Looking at the film objectively, it does have its faults but it’s not a disaster at all. In fact, on the whole, Captain Marvel is a solid entry to the MCU and has so much to enjoy. Part sci-fi space adventure, part fish-out-of-water story, part mystery and part buddy cop yarn, the film bridges the cosmic part of the MCU with the Earth-based part. It introduces us to Vers (Brie Larson), who lives on the Kree homeplanet Hala and is part of the Starforce, dedicated to peacekeeping throughout the Kree Empire. She and her squad routinely hunt the Kree’s mortal enemies, the shape-shifting Skrulls. Early in the film, Vers crash lands on Earth in 1995 and meets S.H.I.E.L.D. agent Nick Fury (Samuel L. Jackson sporting some amazing deaging CG). The two team up to find out why the Skrulls are infiltrating Earth until she is recovered by Starforce. Along the way, she has flashbacks that reveal she is actually Carol Danvers, a human test pilot and this revelation has her questioning her allegiance to the Kree.
Captain Marvel is an enjoyable film with some interesting twists and character moments. Some plot developments can be seen light years away but they’re well executed and the film is highlighted by the cast who are quite good, especially Jackson, who portrays a less jaded version of Nick Fury, and Ben Mendelsohn as Talos, the main Skrull in the film. Talos is an unexpectedly complex character and Mendelsohn’s acting is exceptionally good here as he is able to emote so effortlessly through the heavy Skrull makeup.

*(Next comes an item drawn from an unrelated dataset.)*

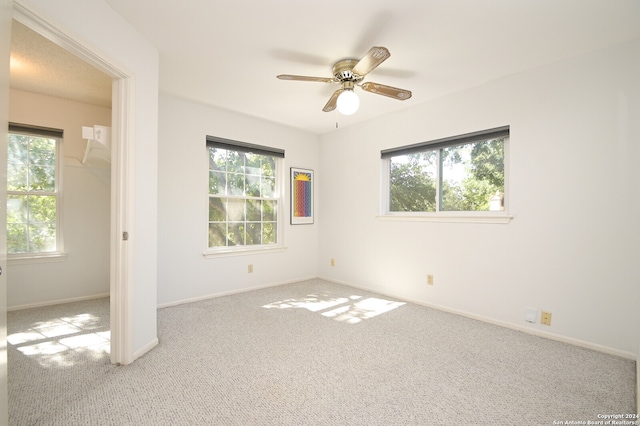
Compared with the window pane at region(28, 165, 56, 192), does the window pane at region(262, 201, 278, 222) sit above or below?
below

As for Brie Larson, her performance is rather stoic and comes off as a largely unemotional hero and not very interesting despite her personal dilemma. Larson is OK as Danvers/Captain Marvel. but one has to wonder if anyone else could have done the role better. This could be a problem because she is supposed to be a major player from here on out. But there is room for growth and Larson is a talented actor. She does have some good banter and chemistry with Jackson, but Jackson is the more charismatic of the two. Larson’s performance is just part of the problem the film has. It’s slickly made and has many fun moments, but the direction is bland at times and some pivotal scenes are poorly lit, which detracts from their impact. Marvel Studios has a penchant for hiring largely inexperienced, but talented directors and this usually works. In this situation, perhaps the film studio should have gone with someone other than Ann Boden and Ryan Fleck. The two don’t seem to have distinctive voices like James Gunn or Taika Waititi.
The film is not bad by all means, its merits easily outweigh its problems. It’s quite awesome with dazzling special effects, a great ’90s soundtrack,and hits most of its marks. Plus, the mystery behind Danvers’ identity and what happened to her are done well. Despite what some trolls are proclaiming it doesn’t have some kind of feminist agenda. It’s a straight up superhero adventure. Also, Captain Marvel is an important entry of the MCU because it explains how many aspects of the Marvel Cinematic Universe came to being. Plus, its post-credits scene is vital to Avengers: Endgame. On the whole, Captain Marvel is a respectable, flashy high-middle tier entry of the MCU that adds new wrinkles to the ever-growing film universe.